Perlu dipahami oleh masyarakat Indonesia bahwa sampai hari ini belum ada kantong plastik yang ramah lingkungan bila bersentuhan dengan tanah. Jadi apa yang dikampanyekan oleh kelompok tertentu selama ini bahwa ada plastik ramah lingkungan versi tanah itu bisa dipastikan adalah berita bohong atau hoax.
Justru kantong plastik yang di klaim sebagai ramah lingkungan yang berbahan oxo itu, tidak bisa didaur ulang bersama kantong plastik konvensional. Bisa ditelisik di TPA, pemulung tidak mengambil atau mengabaikan kantong plastik yang diduga ramah lingkungan itu.
Disimpulkan bahwa makna dan arah ramah lingkungan dalam regulasi persampahan adalah kurangi sampah dengan kelola sampah di sumber timbulannya. Baik itu sampah organik maupun sampah anorganik. Semua sampah harus dikelola di kawasannya dengan melibatkan full masyarakat dengan orientasi ekonomi.

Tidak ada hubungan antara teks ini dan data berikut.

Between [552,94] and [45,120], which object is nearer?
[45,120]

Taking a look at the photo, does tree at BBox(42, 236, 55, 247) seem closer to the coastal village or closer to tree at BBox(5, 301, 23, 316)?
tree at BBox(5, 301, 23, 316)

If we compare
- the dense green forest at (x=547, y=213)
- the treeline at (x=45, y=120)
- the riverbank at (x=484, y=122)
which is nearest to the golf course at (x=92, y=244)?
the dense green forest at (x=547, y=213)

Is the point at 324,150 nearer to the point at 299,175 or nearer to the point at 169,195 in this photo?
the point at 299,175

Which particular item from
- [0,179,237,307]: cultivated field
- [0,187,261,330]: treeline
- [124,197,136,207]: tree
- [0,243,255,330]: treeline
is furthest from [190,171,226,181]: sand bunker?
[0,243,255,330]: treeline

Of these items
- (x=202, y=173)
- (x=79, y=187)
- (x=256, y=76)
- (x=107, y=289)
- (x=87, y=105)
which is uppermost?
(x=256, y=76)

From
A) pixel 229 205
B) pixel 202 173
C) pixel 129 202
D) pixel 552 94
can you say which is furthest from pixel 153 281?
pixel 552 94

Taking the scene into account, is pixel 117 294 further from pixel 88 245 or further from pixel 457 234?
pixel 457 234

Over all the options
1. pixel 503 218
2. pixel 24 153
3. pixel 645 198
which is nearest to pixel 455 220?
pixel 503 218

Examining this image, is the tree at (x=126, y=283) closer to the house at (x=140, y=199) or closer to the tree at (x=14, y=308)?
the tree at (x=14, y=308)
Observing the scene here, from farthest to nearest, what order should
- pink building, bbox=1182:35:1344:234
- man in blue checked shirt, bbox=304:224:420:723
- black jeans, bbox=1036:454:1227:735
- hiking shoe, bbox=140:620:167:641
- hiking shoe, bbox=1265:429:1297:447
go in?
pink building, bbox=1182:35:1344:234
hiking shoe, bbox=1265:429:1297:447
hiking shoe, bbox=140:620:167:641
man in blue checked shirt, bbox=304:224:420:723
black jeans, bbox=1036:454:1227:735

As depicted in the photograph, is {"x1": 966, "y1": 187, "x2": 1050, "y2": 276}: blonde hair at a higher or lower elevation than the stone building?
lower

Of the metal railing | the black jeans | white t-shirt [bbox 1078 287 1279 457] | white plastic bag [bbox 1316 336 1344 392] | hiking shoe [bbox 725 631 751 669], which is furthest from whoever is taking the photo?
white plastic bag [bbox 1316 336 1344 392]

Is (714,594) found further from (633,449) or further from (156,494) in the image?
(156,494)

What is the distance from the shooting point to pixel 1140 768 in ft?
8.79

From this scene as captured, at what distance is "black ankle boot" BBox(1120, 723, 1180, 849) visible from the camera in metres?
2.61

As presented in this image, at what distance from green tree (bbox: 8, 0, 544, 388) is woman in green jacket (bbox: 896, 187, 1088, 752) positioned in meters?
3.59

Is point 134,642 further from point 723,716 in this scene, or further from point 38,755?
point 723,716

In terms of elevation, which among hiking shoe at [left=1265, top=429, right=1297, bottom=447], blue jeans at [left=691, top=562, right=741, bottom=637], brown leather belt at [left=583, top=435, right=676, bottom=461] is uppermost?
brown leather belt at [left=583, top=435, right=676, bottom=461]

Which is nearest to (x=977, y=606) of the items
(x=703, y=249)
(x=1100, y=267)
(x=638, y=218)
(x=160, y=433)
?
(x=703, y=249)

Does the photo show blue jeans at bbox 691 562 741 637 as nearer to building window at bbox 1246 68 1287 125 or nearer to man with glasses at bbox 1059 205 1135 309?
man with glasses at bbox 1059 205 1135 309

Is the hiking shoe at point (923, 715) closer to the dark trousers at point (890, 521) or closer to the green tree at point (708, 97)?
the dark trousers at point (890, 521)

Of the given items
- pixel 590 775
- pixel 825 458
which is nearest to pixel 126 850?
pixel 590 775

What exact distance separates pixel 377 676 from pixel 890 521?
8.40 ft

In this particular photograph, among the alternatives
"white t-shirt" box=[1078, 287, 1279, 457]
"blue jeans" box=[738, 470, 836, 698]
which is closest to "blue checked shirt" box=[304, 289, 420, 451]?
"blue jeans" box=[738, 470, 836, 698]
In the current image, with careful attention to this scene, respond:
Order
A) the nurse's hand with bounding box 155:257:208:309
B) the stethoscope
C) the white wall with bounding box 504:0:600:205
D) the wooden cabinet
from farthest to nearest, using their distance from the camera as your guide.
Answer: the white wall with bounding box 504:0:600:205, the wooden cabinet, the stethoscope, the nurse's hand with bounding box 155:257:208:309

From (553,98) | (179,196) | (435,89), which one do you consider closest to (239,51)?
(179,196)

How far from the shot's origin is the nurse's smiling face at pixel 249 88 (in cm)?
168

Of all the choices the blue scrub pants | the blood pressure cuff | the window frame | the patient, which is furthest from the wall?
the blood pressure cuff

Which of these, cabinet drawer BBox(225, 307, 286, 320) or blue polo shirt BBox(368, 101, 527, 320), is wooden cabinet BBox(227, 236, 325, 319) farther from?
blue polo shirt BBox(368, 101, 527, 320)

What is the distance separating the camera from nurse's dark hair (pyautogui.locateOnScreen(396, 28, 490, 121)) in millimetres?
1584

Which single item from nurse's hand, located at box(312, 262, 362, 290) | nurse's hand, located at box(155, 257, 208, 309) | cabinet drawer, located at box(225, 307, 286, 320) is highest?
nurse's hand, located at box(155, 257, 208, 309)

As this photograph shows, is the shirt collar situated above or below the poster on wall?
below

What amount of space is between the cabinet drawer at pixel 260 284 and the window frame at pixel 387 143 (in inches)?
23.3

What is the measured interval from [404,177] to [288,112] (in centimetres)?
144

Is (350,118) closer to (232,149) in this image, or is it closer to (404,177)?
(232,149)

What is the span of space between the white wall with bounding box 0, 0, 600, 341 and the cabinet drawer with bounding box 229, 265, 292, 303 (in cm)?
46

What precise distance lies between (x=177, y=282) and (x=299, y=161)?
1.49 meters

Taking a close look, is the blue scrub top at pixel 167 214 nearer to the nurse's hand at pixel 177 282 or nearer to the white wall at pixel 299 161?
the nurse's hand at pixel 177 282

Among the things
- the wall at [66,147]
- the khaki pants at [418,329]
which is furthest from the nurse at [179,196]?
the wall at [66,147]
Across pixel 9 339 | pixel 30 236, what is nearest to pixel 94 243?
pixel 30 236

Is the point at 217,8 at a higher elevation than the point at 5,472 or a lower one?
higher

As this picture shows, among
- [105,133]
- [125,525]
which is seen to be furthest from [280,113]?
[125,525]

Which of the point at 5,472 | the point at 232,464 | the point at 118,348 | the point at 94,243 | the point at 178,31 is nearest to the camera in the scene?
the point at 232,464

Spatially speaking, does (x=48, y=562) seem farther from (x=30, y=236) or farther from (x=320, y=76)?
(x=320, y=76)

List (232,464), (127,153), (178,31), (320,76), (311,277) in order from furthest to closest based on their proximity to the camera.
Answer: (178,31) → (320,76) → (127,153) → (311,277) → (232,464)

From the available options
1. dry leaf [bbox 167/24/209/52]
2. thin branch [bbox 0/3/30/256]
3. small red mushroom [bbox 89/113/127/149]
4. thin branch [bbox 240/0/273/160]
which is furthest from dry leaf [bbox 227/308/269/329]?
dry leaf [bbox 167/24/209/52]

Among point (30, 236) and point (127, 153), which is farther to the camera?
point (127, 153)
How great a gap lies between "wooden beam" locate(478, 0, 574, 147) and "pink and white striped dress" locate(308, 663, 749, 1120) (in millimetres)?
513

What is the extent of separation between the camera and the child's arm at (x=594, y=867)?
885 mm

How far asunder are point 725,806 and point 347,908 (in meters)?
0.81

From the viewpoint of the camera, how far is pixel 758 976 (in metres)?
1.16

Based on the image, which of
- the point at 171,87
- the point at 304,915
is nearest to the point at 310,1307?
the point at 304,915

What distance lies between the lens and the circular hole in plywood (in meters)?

Petunjuk dan amanat regulasi persampahan, khususnya pada Pasal 13 dan 45 UUPS sangat jelas mengarahkan pemilahan dan pengelolaan di sumber timbulan. Serta pada Pasal 44 UUPS mengarahkan pengelolaan residu sampah di TPA, dan pasal-pasal ini wajib dilaksanakan sejak tahun 2009, setahun setelah UUPS diundangkan.
Pasal-pasal ini merupakan basic circular economy atau basic keberadaan kelembagaan bank sampah disetiap wilayah desa atau kelurahan. Sekaligus pembuktian bahwa sampah itu adalah investasi. Bila pasal-pasal tersebut tidak dijalankan. Maka sepanjang masa, sampah terus menjadi beban rakyat dan pemerintah.
Pemerintah dan pemerintah daerah mutlak bergandengan dengan pengelola bank sampah disetiap kawasan. Bank sampahlah yang menjadi ujung tombak pemerintah dan pemda dalam melaksanakan tata kelola sampah atau waste management. Bank sampah adalah subyek dalam pengelolaan sampah, bukan dijadikan obyek permainan oleh oknum penguasa dan pengusaha.